- **Énoncé A**
Recopiez fidèlement le passage de la critique du parfum Songe à la douceur qui commence par « La marque D’Orsay » et se poursuit jusqu'à « l’esthétique plus moderne. ».

Songe à la douceur C.B.
D’Orsay
Peau d’âne
par Samuel Douillet, le 28 juin 2021
Une ballade attendrissante où douceur et félicité font bon ménage.
La marque D’Orsay n’est pas inconnue des amateurs de parfums. Il fut d’ailleurs une époque où elle n’était inconnue de personne, figurant au début du XXe siècle parmi les plus célèbres des maisons de parfum. Après un retour sur la scène niche entre 2007 et 2015, D’Orsay a amorcé un lifting suite à son rachat, avec une nouvelle image à l’esthétique plus moderne.
À présent les noms des parfums d’Orsay se cachent derrière des phrases murmurant des amours poétiques et des rendez-vous secrets, complétées par des initiales faisant référence aux auteurs des phrases en question. Ainsi, le best-seller Tilleul a été relancé sous le nom Vouloir être ailleurs. C.G.
En évoquant le nom de Songe à la douceur. C.B., la première chose qui m’interpelle est la pluralité de lecture de ces mots. S’agirait-il d’un songe, d’un rêve, que l’on s’apprête à sentir ? Le mot « songe » pouvant ici être interprété comme une ode. Mais dans ce cas, n’aurait-il pas été approprié de dire « Songe de la douceur » comme par exemple dans « Songe d’une nuit d’été » , ou « Songe de bonheur » ?
On peut donc y apporter une lecture différente, et transposer le verbe songer sur le mode impératif. « Songe à la douceur… que tu pourrais ressentir en portant ce parfum », la maison s’adressant ainsi directement aux utilisateurs de cette création. La marque ne se prononçant pas sur la véritable signification des initiales, on ne peut que supposer la référence à l’œuvre de Clémentine Beauvais, qui raconte une histoire d’amour en vers, dans un livre éponyme publié en 2016.

- **Enregistrements à traiter**

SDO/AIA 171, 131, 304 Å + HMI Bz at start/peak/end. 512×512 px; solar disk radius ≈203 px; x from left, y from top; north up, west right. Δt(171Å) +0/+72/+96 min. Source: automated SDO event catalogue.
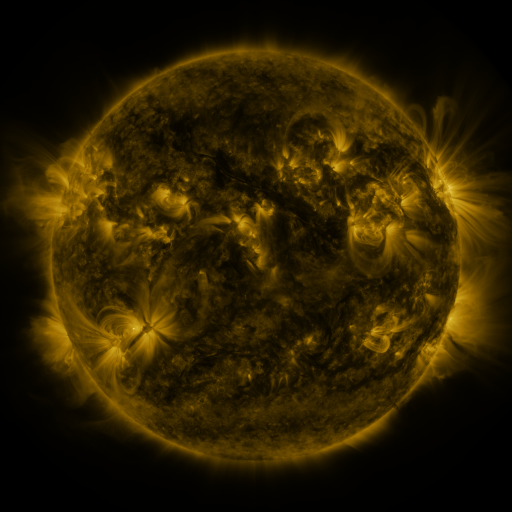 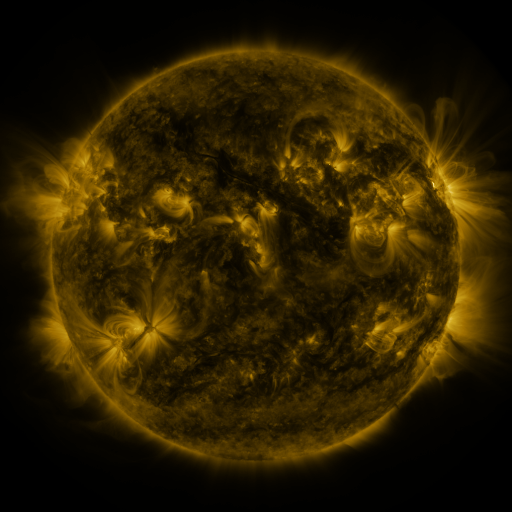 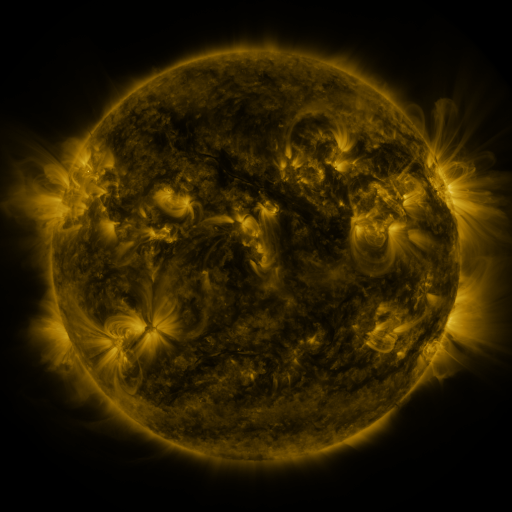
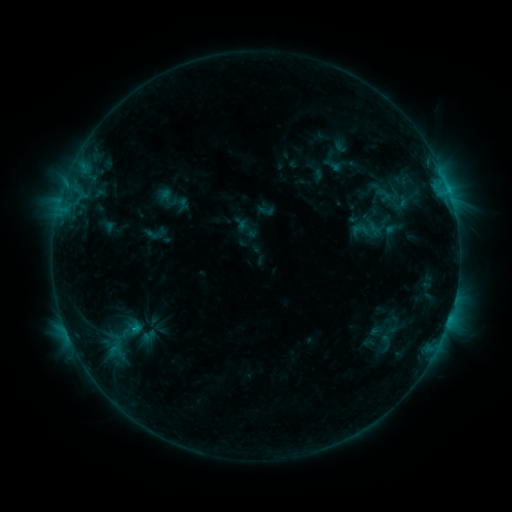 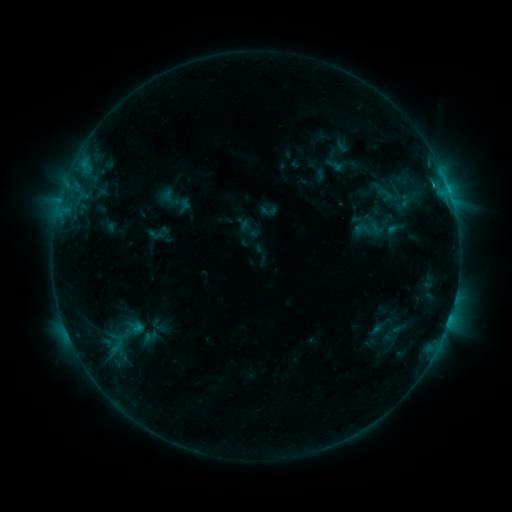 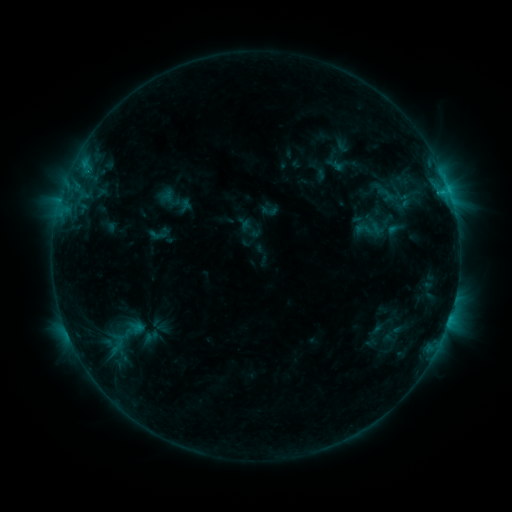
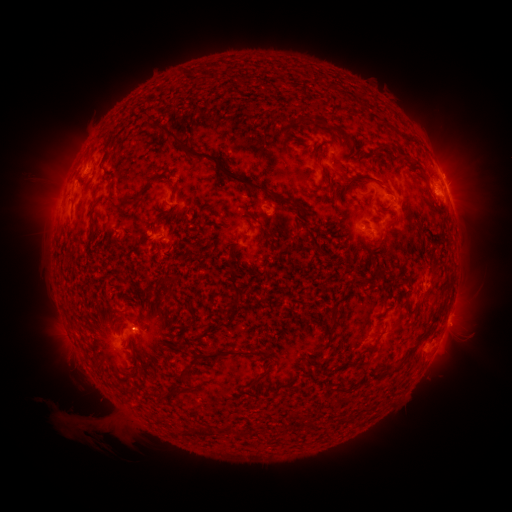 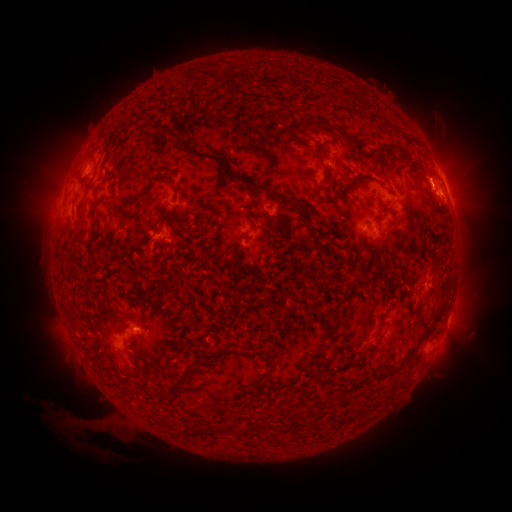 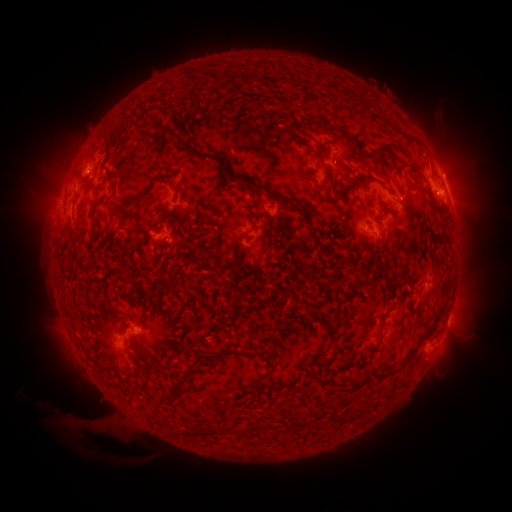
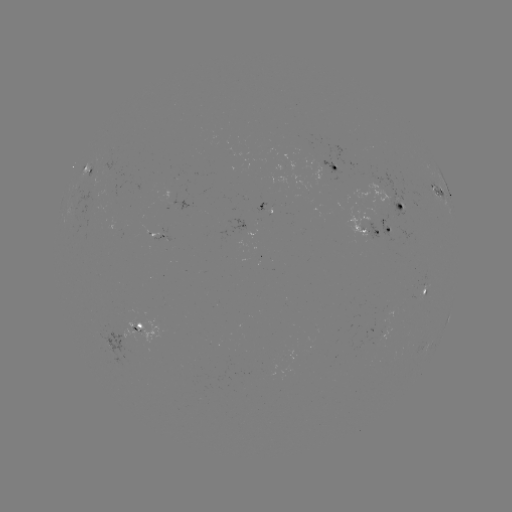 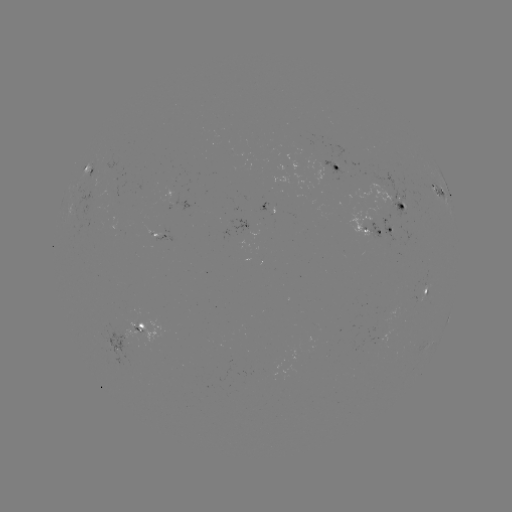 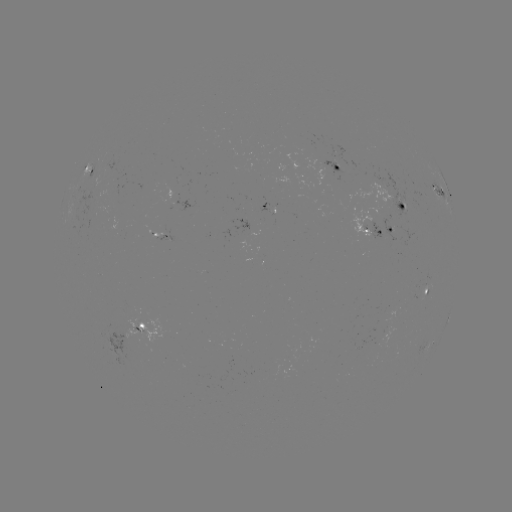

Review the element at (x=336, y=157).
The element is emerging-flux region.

==

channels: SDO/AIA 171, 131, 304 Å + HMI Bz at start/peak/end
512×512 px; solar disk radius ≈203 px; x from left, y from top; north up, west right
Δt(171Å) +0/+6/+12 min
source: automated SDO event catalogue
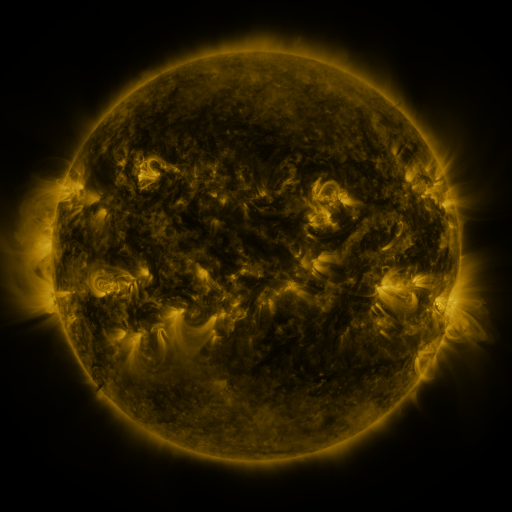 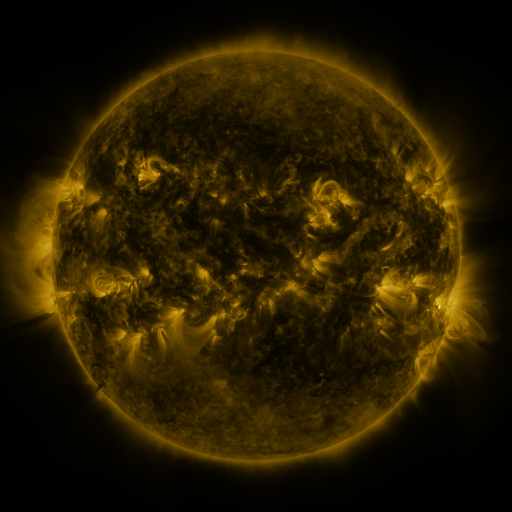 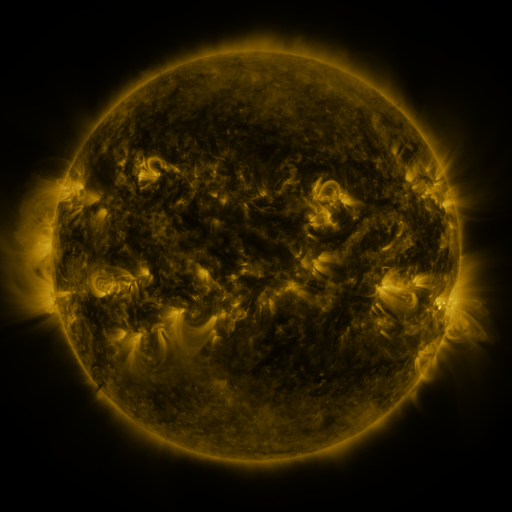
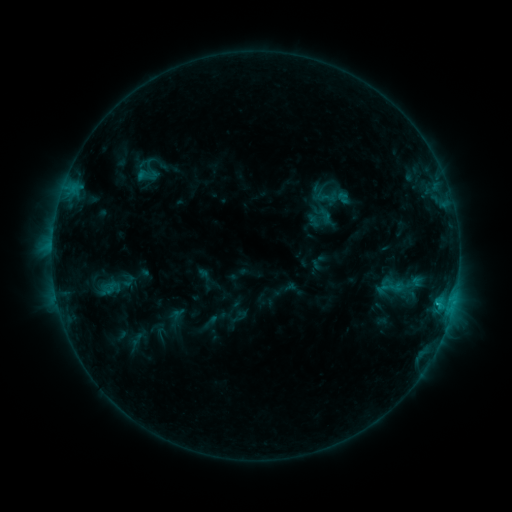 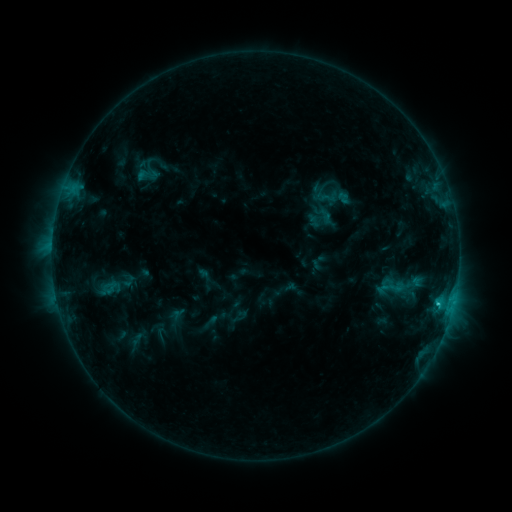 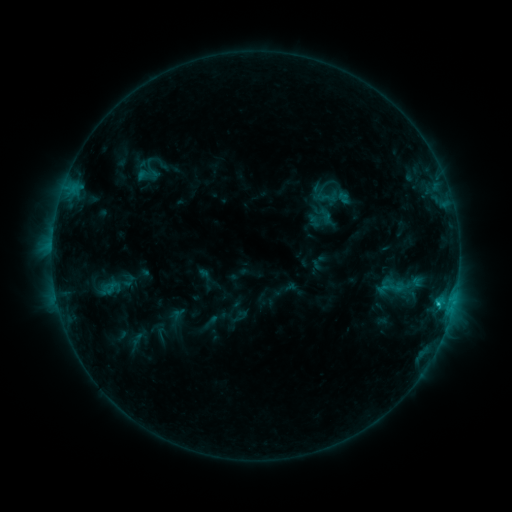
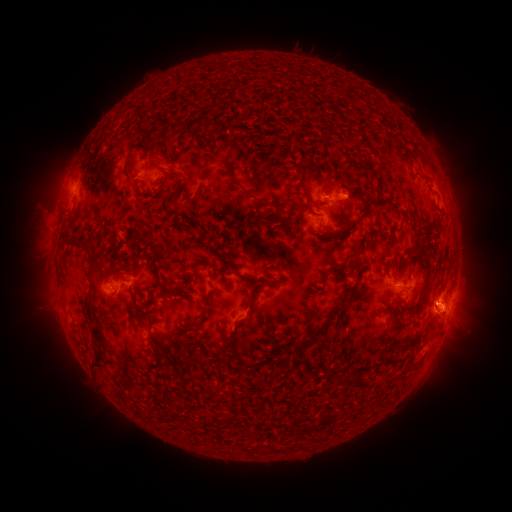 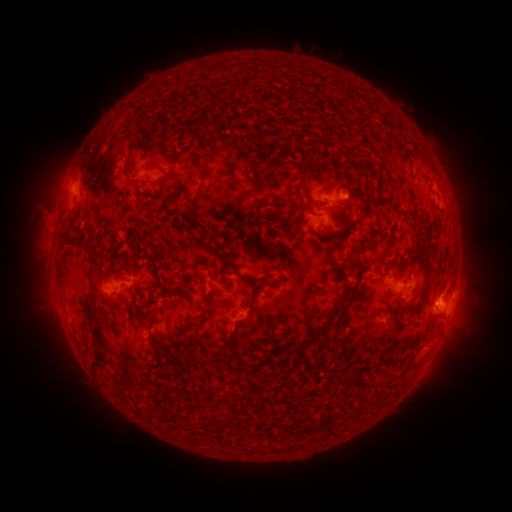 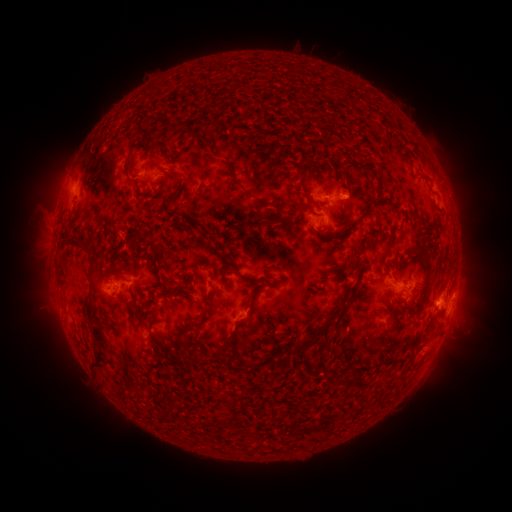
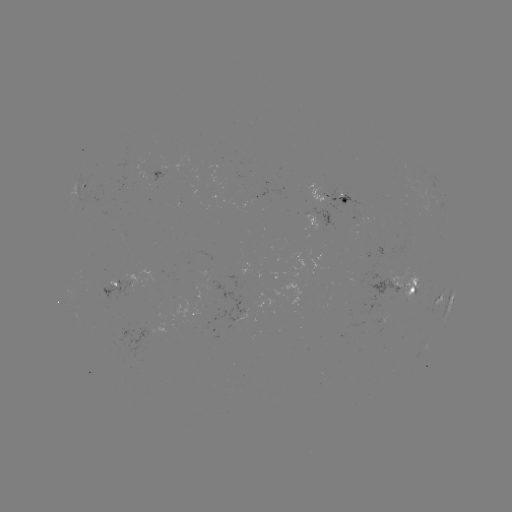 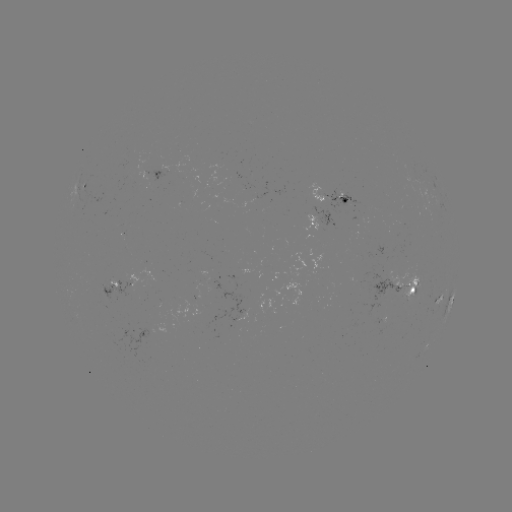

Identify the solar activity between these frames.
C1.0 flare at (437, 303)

==

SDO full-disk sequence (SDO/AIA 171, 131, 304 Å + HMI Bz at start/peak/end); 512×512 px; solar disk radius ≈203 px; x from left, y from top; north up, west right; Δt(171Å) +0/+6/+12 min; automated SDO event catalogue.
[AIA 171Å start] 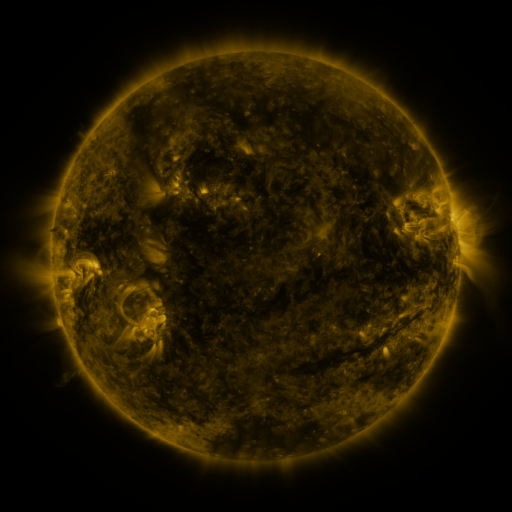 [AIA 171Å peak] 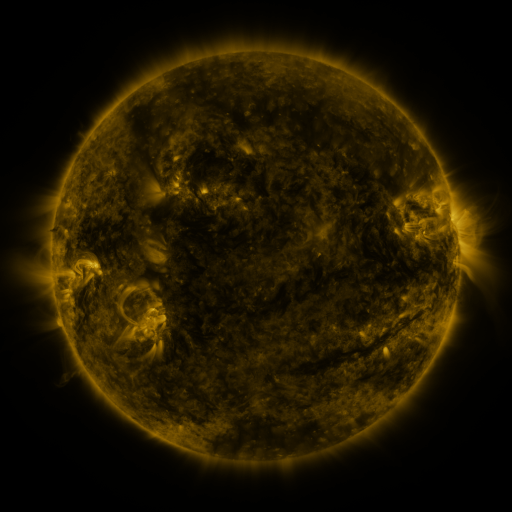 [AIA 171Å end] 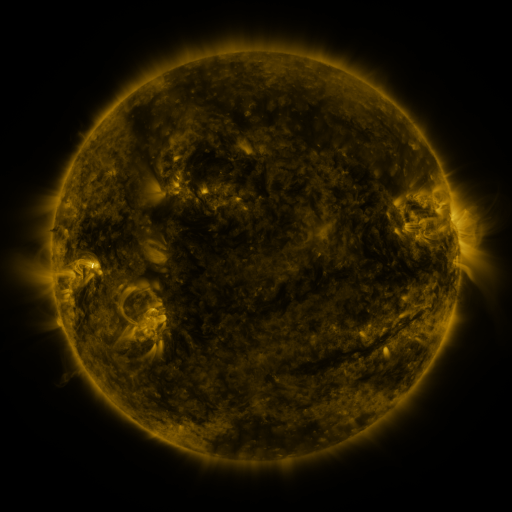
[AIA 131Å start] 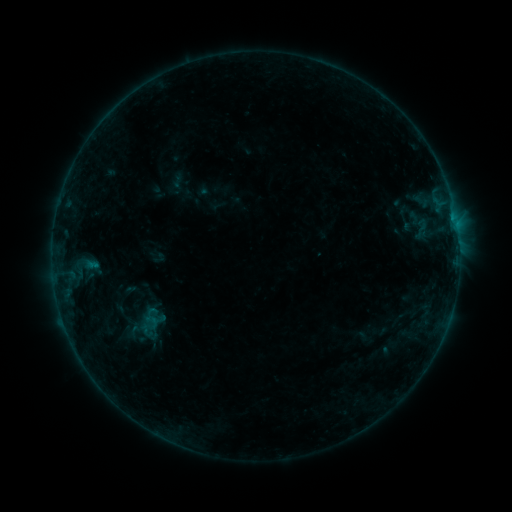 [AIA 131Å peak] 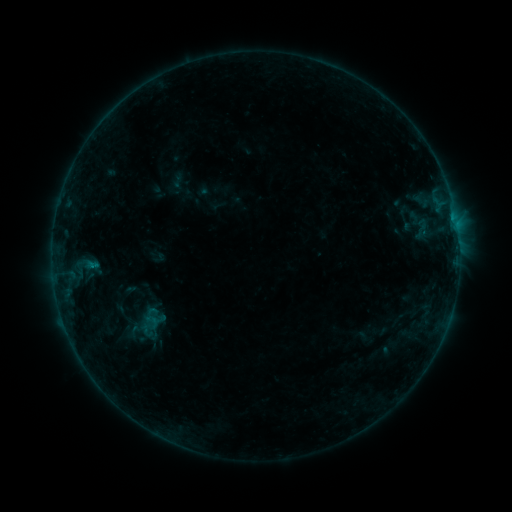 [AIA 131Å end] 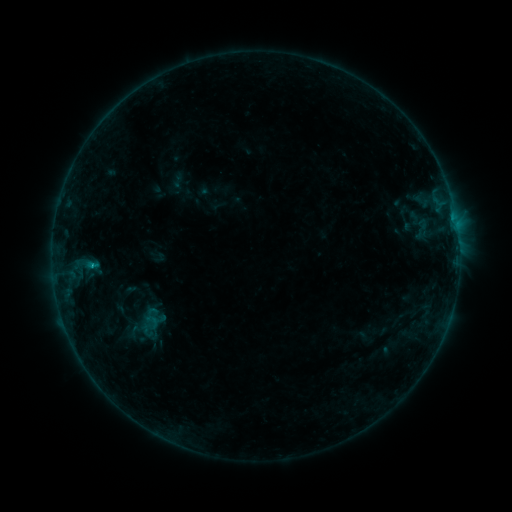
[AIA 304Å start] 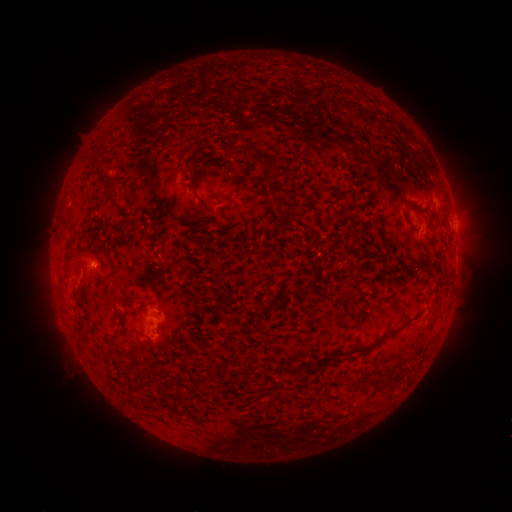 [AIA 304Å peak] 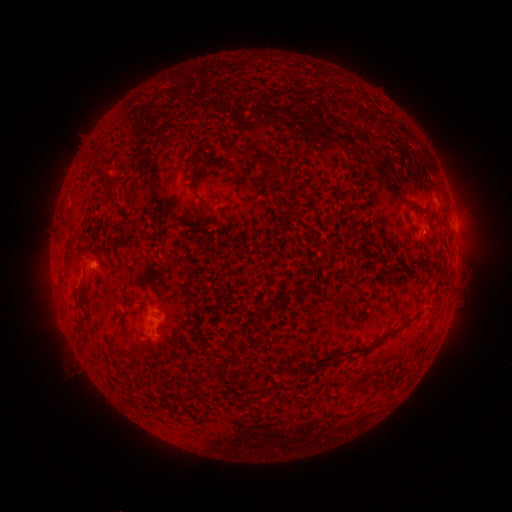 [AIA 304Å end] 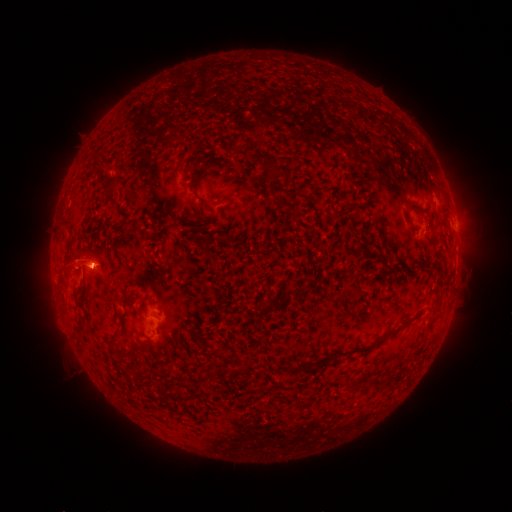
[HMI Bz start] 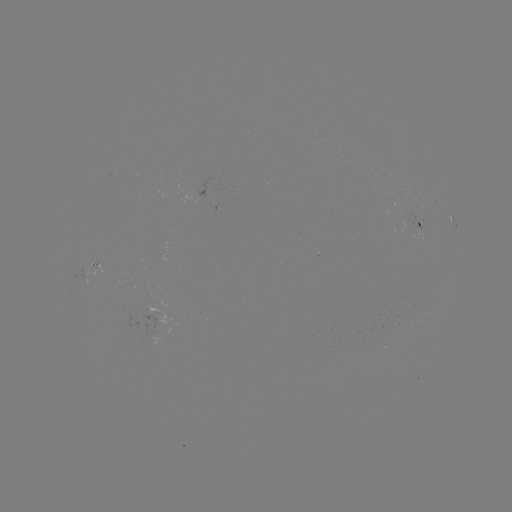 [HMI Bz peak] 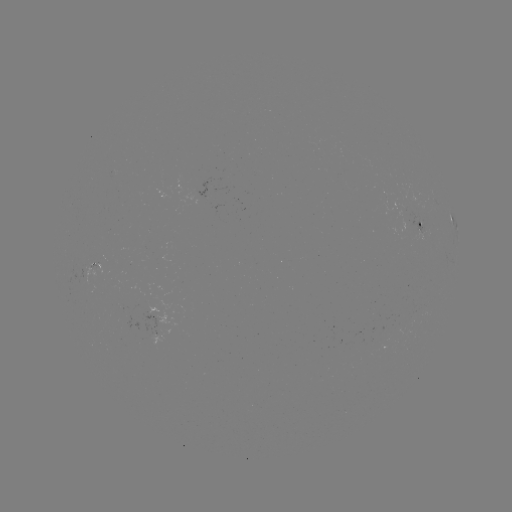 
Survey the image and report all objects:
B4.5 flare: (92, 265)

- **Énoncé B**
Reproduisez à l'identique les lignes des enregistrements, de la ligne contenant « SDO/AIA 171, 131, 304 Å + HMI Bz at start/peak/end. » jusqu'à la ligne contenant « Review the element at (x=336, y=157). », ces deux lignes comprises. Omettez les images dans votre réponse.

- **Résultat attendu A**
La marque D’Orsay n’est pas inconnue des amateurs de parfums. Il fut d’ailleurs une époque où elle n’était inconnue de personne, figurant au début du XXe siècle parmi les plus célèbres des maisons de parfum. Après un retour sur la scène niche entre 2007 et 2015, D’Orsay a amorcé un lifting suite à son rachat, avec une nouvelle image à l’esthétique plus moderne.

- **Résultat attendu B**
SDO/AIA 171, 131, 304 Å + HMI Bz at start/peak/end. 512×512 px; solar disk radius ≈203 px; x from left, y from top; north up, west right. Δt(171Å) +0/+72/+96 min. Source: automated SDO event catalogue.

Review the element at (x=336, y=157).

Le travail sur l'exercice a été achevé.